At the time, we did a Google search and were led to a Youtube video (still available for viewing) featuring Dr. K.L. Wickramarathna of London Antiaging Colombo, Sri Lanka, describing the surgery and subtly promoting it for young women who have concerns about their wedding night. This confirms our belief that this service and concept have been around for a while.

The idea of virginity as a concept has been challenged by feminist researchers as well as human rights defenders. Historically, virginity was tied predominantly to women. Through religious texts and societal perpetuation, the “virgin” was defined as a woman who had yet to have sex, as proven by her “unbroken” hymen. Women’s virginities were seen as a necessity in marriage, because women who weren’t “pure” were considered damaged goods.

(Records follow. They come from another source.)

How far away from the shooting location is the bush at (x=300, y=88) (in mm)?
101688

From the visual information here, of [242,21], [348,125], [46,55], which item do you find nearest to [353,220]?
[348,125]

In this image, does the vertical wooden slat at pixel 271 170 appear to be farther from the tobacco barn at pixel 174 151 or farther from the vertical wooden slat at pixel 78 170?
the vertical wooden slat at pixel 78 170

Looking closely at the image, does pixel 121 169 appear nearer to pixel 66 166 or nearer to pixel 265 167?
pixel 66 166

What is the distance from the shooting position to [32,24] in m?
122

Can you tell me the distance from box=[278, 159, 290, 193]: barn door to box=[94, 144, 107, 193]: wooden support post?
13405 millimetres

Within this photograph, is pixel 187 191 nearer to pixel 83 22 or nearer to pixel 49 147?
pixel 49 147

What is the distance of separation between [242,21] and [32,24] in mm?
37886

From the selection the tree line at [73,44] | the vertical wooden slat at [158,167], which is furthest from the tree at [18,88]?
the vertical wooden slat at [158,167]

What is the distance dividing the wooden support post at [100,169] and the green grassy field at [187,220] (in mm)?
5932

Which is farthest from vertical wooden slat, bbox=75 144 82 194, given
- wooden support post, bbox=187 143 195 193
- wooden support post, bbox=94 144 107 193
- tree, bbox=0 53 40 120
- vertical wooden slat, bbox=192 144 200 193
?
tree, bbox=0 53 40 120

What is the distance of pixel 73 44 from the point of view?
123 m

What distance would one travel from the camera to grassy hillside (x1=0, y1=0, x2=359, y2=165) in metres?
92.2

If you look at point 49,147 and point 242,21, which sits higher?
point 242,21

Marrying a “virgin” woman would also ensure that any future offspring were truly yours, an important point in a time that placed such a heavy emphasis on inheritance. The argument is strong and clear – the idea of virginity is a socially constructed phenomenon that functions to police women’s bodies and make them feel guilty about sexual experiences, while the same culture rewards men for being sexually active and experienced.

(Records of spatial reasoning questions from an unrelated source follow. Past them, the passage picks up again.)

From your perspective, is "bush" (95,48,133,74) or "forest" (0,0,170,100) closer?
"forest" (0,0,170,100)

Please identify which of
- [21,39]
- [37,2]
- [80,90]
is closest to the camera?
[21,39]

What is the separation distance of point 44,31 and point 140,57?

This puts power in the hands of heterosexual men, subjugating and taking power away from heterosexual women. It also frames sex as something that is given and taken – a power struggle so to speak rather than as something pleasurable in which people should willingly and enthusiastically participate with consent and trust. Sky Jordan says: “When we have sex for the first time, we do not actually lose anything. It does not change our identity; it is not life-altering and it does not affect our worth. It is simply a new experience.”

The United Nations (UN) in 2018 called “virginity testing” a human rights violation, with no scientific basis. The statement, which was issued during the World Congress of Gynaecology and Obstetrics (FIGO) in Rio de Janeiro, explained that the practice has “no scientific or clinical basis” and that “there is no examination that can prove a girl or woman has had sex”, as the “appearance of a girl’s or woman’s hymen cannot prove whether they have had sexual intercourse or are sexually active or not”.

In addition, the UN agencies denounce virginity testing as a violation of the rights of girls and women, which can be detrimental to their physical, psychological, and social wellbeing. The examination can be “painful, humiliating, and traumatic” and reinforces stereotyped notions of female sexuality and gender inequality.

The construction of this ideal in our societies does not just hurt women, it’s destructive to men’s sexualities as well. Men are widely shamed for remaining “virgins”, as its loss is a sign of their masculinity and manhood.

Dr. Breanne Fahs, PhD in clinical psychology and women’s studies, said: “It (virginity) is a new thing that someone is doing, but we mark it as a loss. There’s hardly any other experience like it that we frame in that way. You can’t definitively say that virginity is useful or useless, but it definitely points to strong gender dynamics that we want to be careful about.”

The concept of virginity makes it hard to make our own decisions about sex. It attaches guilt and shame to sexuality, and makes it seem like a scary experience that transforms you into a completely different person. Virginity, of either a man or a woman, is a personal choice based on the beliefs and values of an individual, and above all, trust.